Please name the three tools the retrieval-augmented generation repository page says the project relies on.

Quoted text
######
Skip to content

mirix/retrieval-augmented-generation

Repository files navigation

Retrieval-Augmented Generation (RAG)

A little toy to explore the possibilities of Retrieval-Augmented Generation.

The idea is to have a generative language model awnser questions exclusively on the basis of the provided sources.

An interactive minimalist example with a web interface is provided.

It relies on Flask, transformers and Llama Index.

NOTE: I am not going to keep updating this experimental repo because the RAG protocol is now being integrated into a more complex pipeline. So everything here should be considered outdated and is provided for illustrative purposes only.

A few different scripts are provided:

  1. rag_llama_index_AWQ_multi_app uses all PDF documents within a given folder as source material and dolphin-2.6-mistral-7B-dpo-AWQ as language model. This approach is much faster and more efficient in every aspect (retrieval, reranking, etc.) than the previous ones. Recommended.

  2. rag_llama_index_AWQ_mini_app is an older version reading one specific PDF.
######
Records provided
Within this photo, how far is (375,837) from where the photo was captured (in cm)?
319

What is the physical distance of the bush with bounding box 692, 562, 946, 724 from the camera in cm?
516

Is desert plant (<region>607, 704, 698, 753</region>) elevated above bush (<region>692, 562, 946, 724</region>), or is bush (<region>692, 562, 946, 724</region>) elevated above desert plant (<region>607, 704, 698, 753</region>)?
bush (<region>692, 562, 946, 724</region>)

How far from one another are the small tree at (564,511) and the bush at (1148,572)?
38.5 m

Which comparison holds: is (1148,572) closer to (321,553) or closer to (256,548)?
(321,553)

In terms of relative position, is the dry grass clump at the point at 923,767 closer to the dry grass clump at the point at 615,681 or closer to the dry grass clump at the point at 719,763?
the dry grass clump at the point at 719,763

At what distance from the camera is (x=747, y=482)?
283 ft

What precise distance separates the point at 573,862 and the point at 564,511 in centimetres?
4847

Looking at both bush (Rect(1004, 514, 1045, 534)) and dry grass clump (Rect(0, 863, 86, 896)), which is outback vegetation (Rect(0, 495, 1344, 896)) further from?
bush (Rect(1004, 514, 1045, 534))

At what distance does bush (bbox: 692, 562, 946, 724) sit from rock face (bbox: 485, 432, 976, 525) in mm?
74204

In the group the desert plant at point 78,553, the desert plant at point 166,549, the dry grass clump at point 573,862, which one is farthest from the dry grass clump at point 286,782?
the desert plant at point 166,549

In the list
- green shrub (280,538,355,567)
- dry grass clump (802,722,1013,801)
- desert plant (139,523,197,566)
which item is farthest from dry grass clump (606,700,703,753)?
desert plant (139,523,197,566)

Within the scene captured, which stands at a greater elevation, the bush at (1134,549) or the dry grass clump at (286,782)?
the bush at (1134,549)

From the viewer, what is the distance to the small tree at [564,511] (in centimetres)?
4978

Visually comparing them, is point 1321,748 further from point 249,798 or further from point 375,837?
######
Task output
Flask, transformers and Llama Index.